By Tim Robertson
Remember 2006 Pride fans? Athletic Director Jack Hayes sure does. It was a busy year for the junior director. He hired eight new head coaches, and the men’s basketball team had to replace an assistant coach.
The majority of coaches decided to retire – Joe Gardi from football, Fran Kalafer from volleyball, JoAnne Russell from women’s soccer and Bill Gerdts from men’s and women’s tennis. But what happened to the others?
I’ll skip Shelley Klaes-Bawcombe, who now coaches women’s lacrosse’s chief rival James Madison.
John Danowski, whom a former Chronicle reporter once called the greatest interview, fed the media circus surrounding the Duke lacrosse hoopla and then took the reigns as coach. In his first season, Danowski took a team once rattled by rape allegations and brought them to the NCAA championship game against Johns Hopkins – the Blue Devils fell 12-11 in an epic contest.
Danowski’s Devils went 20-3 – including a loss to, at the time, top-ranked Cornell.
The former Pride coach jetted after leading the Pride to the NCAA semifinals in 2006, the team’s most memorable run in recent years.
Now reunited with his son in Durham, I’m just waiting for the day that Danowski schedules the Pride in what would be an emotional reunion.
While the women’s basketball team made a remarkable run through the women’s NIT last season with the players that Felisha Legette-Jack recruited, Jack led her new Indiana team – yes that Indiana – to the third round of the NIT and coached the team to a win over 15th-ranked Kentucky. The 2007 Hoosiers finished the season with a 13-4 non-conference record and a 19-14 overall mark.
This season, Jack and IU continued a streak of knocking off top-ranked opponents, defeating 14th-ranked West Virginia. Currently, Jack has the Hoosiers at 9-7 heading into Big Ten play.
Tom Parrotta, a former Pride men’s basketball assistant, took over at Canisius last season and started out great, but the Golden Griffins dropped their last nine of 10 to end up at 12-19 for the season.
This year hasn’t proved any better for the young head coach. Parrotta lost three 1,000-point scorers to graduation, and has twelve players are either new to the team this year or entered with Parrotta a season ago – including former Pride frontcourt man Chris Gadley. Seven of the 16 players on the Griffins are freshman.
Gadley, who must sit out a year in accordance with NCAA regulations, has watched his team struggle mightily in the early going. Parrotta and the Buffalo-based Griffins have just two wins in 16 games this season.
Finally, one of the biggest success stories out of this group.
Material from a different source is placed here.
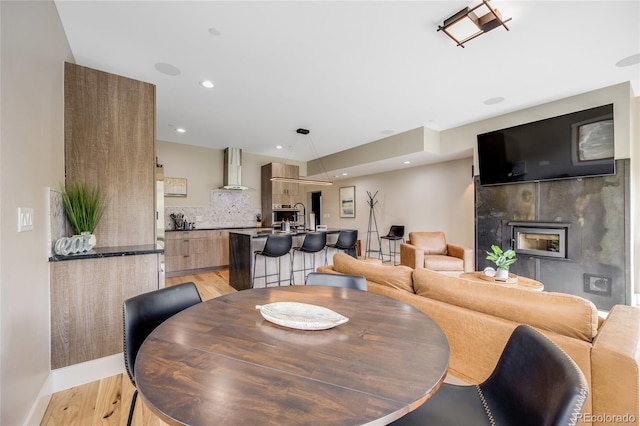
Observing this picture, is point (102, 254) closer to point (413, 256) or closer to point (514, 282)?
point (514, 282)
Tom Ryan left Hempstead for Columbus in May of 2006 to coach The Ohio State wrestling team, a team that wasn’t on the radar. Ryan left a program at Hofstra that he helped build, a program consistently in the top 25 and producing All-Americans.
Ryan brought one Pride wrestler with him, Chris Vondruska, and almost pulled recruit Ryan Patrovich with him before Patrovich decided to stay closer to home and go to his brother’s alma mater.
In 2005 the Buckeyes finished 45th at the NCAA finals, a year later, with Ryan on the bench in his first season, OSU finished 10th.
There’s no greater marker of the success Ryan has enjoyed than what happened last week. Ryan took his Buckeyes to the mat against his former team – which includes four members who saw regular action under Ryan in ’05.
The Buckeyes defeated the Pride 25-16, and OSU now sits on a 13-2 dual record, compared to a 5-7 dual mark a season ago.
Despite losing quality coaches to bigger programs – and undoubtedly a lot more money – it’s always good to see former Pride coaches shining on.